Extend the guide below on the operations lead's role during a migration, starting right after its final sentence.
** Selected passage follows **
Fetch the complete documentation index at: https://recurr.dev/docs/llms.txt

Use this file to discover all available pages before exploring further.

If you’re the operations lead — RevOps, customer success, lifecycle, billing ops, or the role that owns “how does this actually run on Tuesday at 10am” — your job during a migration is the connective tissue between Recurr’s campaigns and your internal teams.

What you own day-to-day

Wave gating sign-off

Each wave’s results land in the dashboard with the next wave’s recommendation. You review against the agreed thresholds, sign off, and the next wave ships. ~30 min per wave.

Support coordination

Migration emails generate inbound — billing questions, “is this real” questions, occasional cancellation requests. The framework provides response templates; your support owner routes the volume.

Cohort review

Recurr proposes the cohort spec for each wave. You confirm it matches your read of the segment. Edge cases — opt-outs, comp accounts, internal users — get excluded on your call.
** End of Selected passage **
** Extracted material follows **
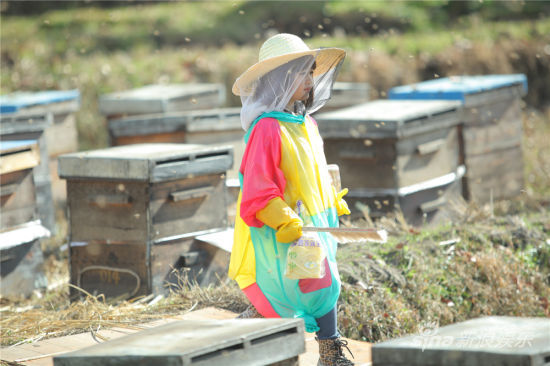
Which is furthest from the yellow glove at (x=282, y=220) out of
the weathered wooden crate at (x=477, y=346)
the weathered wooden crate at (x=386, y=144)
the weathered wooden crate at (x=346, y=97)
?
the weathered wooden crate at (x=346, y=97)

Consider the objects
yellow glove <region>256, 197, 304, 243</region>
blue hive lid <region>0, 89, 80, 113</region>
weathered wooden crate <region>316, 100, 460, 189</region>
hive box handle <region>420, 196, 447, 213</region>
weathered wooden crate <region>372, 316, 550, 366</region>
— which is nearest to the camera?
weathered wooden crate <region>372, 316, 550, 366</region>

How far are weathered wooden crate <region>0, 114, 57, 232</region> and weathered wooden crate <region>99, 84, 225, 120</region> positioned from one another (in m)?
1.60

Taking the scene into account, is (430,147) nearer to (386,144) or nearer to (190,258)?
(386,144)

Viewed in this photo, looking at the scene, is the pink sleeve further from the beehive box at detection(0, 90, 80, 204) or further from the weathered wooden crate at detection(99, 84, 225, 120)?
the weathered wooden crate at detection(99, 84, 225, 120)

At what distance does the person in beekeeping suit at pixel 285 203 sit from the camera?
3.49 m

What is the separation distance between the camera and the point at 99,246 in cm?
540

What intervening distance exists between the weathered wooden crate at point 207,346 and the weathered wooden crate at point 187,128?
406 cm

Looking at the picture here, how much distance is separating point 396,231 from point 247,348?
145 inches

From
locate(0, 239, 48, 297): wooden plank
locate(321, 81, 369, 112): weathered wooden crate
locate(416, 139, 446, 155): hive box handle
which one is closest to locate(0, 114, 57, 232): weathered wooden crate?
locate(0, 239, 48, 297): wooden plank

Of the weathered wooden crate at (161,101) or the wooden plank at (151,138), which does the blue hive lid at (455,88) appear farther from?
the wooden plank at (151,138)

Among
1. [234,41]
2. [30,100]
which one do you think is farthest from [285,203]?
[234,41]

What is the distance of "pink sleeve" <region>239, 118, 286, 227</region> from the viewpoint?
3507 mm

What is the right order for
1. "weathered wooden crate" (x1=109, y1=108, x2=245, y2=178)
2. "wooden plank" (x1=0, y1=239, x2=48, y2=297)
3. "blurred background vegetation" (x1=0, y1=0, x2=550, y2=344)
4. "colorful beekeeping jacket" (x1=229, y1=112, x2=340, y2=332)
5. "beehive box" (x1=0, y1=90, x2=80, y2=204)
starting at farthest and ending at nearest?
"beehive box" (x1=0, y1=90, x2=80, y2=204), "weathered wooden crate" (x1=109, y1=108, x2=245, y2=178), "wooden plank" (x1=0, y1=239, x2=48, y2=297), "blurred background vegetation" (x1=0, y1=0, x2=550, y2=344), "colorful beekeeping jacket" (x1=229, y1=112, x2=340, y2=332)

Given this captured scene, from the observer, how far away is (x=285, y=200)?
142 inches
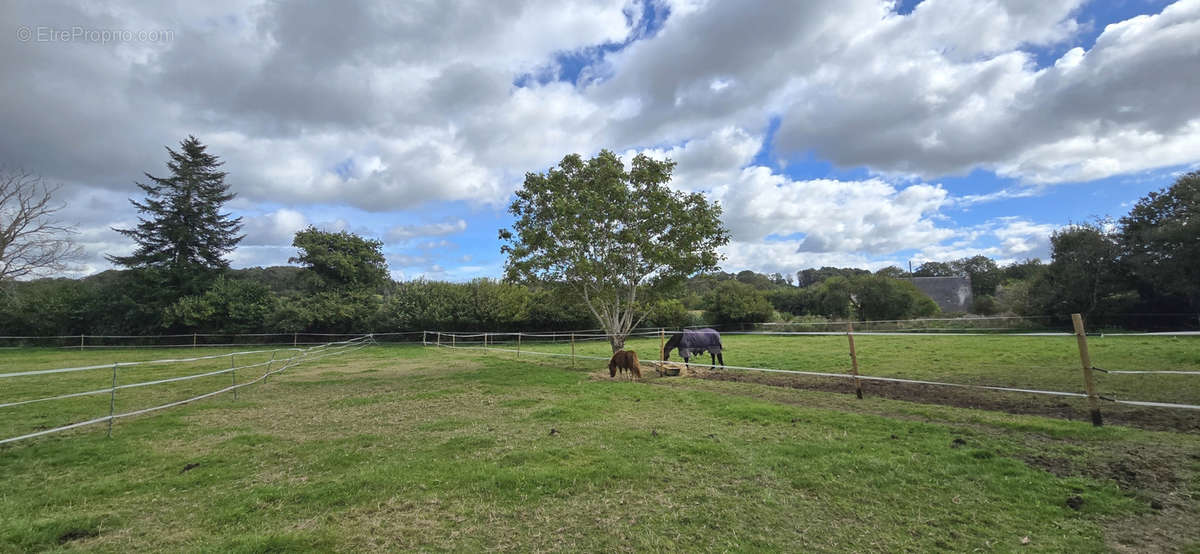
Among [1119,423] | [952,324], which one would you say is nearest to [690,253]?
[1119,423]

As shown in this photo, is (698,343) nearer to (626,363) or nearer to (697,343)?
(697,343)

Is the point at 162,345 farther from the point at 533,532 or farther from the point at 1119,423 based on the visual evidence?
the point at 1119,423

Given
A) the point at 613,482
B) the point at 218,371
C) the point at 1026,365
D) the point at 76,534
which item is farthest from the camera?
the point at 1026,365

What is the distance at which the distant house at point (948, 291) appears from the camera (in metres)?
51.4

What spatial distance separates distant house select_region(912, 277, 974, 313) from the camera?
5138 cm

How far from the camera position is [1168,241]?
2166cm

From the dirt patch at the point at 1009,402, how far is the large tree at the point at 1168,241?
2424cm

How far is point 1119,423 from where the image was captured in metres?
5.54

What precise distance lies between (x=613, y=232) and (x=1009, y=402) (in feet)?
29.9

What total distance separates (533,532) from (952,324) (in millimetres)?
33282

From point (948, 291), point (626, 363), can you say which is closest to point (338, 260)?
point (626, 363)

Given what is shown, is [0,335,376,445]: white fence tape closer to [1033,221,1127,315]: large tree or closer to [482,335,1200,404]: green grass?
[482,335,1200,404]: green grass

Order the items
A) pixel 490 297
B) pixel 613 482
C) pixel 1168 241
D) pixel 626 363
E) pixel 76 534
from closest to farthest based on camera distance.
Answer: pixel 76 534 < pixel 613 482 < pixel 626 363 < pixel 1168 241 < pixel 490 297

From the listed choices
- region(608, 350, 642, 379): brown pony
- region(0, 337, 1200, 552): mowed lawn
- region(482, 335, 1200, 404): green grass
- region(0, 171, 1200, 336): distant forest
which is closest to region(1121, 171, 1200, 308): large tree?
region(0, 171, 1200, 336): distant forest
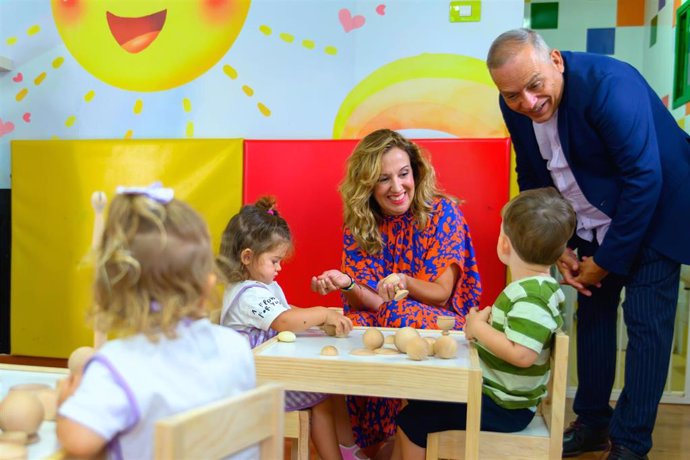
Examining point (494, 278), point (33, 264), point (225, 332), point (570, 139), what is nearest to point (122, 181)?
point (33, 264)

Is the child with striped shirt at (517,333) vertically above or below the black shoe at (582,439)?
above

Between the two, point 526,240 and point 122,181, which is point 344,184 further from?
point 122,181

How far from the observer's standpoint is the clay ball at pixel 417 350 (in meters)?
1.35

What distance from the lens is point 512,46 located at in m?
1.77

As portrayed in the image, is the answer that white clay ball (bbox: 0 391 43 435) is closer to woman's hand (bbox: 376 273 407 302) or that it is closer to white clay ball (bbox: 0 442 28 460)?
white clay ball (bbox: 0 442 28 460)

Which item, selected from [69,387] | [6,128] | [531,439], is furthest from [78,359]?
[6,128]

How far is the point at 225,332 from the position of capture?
** End of Extracted material **
▸ Exercise response
Internal comms

Heads-up to support, customer success, and any team that touches the subscriber relationship. The framework supplies a wave brief; you adapt it to your internal voice.

What Recurr operates

You don’t run:
  • Email cadence + send. Recurr composes, schedules, and sends every migration email. Your role is review and approve copy at the start of each wave.
  • Campaign analytics. Open / click / conversion / drop-off — all in the dashboard, no spreadsheets.
  • Cohort selection logic. Recurr’s models propose; your role is sanity-check, not build.
  • Holdout maintenance. The matched IAP holdout is selected and managed by Recurr.
  • Wave reports. Auto-generated post-wave, ready for your gating sign-off.

Wave rhythm

A typical wave cycle:
DayActivity
Day 1 (Mon)Recurr proposes wave cohort + copy; your team reviews
Day 2 (Tue)Wave kicks off — emails send through scheduled window
Days 2–5Conversion accrues; support gets occasional inbound
Day 8 (next Mon)Wave report lands in dashboard; gating decision
Day 9 (Tue)Next wave ships (if gates clear) or pause + adjust
Cycle repeats. 5–7 cycles is a typical full migration; cadence can slow to two-week windows if support volume requires.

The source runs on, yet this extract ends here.